Zooplankton of Great Bay Estuary

Zooplankton

Plants and animals that float passively or swim weakly in water are known as plankton. A wide variety of marine organisms share this way of life.

Animal and animal-like free-floaters are known as zooplankton. They come in a range of sizes: from single-cell protozoa, to minute crustaceans, to basketball-sized jellyfish. Unable to produce food, many feed on phytoplankton, those planktonic organisms that produce food through photosynthesis.

Some species are temporary zooplankton, also known as meroplankton. For example, many crustaceans, mollusks, worms, and fish are planktonic only as they grow through their larval phases.

The species that are permanent plankton are called holoplankton. A study in the mid-1970's (Normandeau Associates, Inc.) found that the holoplankton make up more than 70 percent of the estuary's plankton population. Of these, copepods in their first larval stage were the most common, then adults of a few other copepod species. These tiny (usually less than an eight of an inch) crustaceans have barrel-shaped bodies and big antennae, which they use to strain diatoms out of the water. They form an important base of the estuary’s food web. Microscopic tintinnids and the rotifers, which use hair-like appendages called cilia to move and eat, have also been found.

Thirty-two species of zooplankton have been found in Great Bay Estuary. They can be found at predictable times and in predictable places throughout the estuary.

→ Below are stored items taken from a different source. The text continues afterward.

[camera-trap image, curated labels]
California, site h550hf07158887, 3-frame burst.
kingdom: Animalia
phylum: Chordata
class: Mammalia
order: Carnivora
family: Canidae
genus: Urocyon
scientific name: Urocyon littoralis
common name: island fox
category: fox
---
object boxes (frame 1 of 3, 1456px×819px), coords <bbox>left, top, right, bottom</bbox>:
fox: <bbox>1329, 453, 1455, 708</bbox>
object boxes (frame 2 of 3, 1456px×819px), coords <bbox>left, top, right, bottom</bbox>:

The greatest diversity and density of meroplankton larvae occur from February to July. The northern rock barnacle spawns first, and its population peaks in mid-to-late March. This coincides with a spring phytoplankton bloom, prompted by the warmth, the sunlight and the nutrient-rich waters occuring after winter dormancy. The larvae of various species float and feed for up to a month each, until water temperatures rise in late summer. When the water cools in September, another, smaller spawning of meroplanton feeds on the fall phytoplankton bloom.

How do these larvae end up finding the right place to settling down as they are carried in tidal currents that could disperse them for miles in different directions? Remember, conditions vary widely at different ends of the estuary. At the mouth the Piscataqua the water conditions are cooler and more saline, just right for coastal fauna like sea stars, blue mussels and northern rock barnacles. But at the upper end of the estuary, in Great Bay, temperatures and salinities are extremely variable—conditions tolerated by far fewer species.

Donna DeMoranville Turgeon, a UNH doctoral student in the mid-1970's, found while researching her thesis that there are two communities of larvae at opposite ends of the estuary. Even though these larvae swim weakly, they migrate to surface waters at certain stages of the tide to maintain proximity to adult populations of their kind. It is thought that changing currents and salinity levels may prompt vertical migrations in estuarine meroplankton.

The highest densities of meroplankton of the lower estuary are found in the upper water column during high tides. There are also higher concentrations of phytoplankton and less turbid water there. Flood tide carries the larvae upstream, preventing them from being flushed out of the estuary. When the tide ebbs, the larvae drop down in the water column for transport back to the vicinity where they started. These vertical migrations, combined with the oscillations of the tide back and forth across the estuary, apparently keep these larvae in the lower parts of the estuary where they might find a suitable habitat.

At the other end of the estuary, another meroplankton community rises to surface waters in the greatest numbers at the slack period after low tide. At this point, they can feed on higher densities of fresh and brackish plankton, and avoid strong currents and increased water turbidities. Plus, the vertical migration prevents the estuarine larvae from being drawn by ebb tides beyond the midpoint of the estuary. The numbers of these larvae decline as you move downstream.

In that study, greater numbers of holoplankton were also found on the flooding tides in mid-estuary.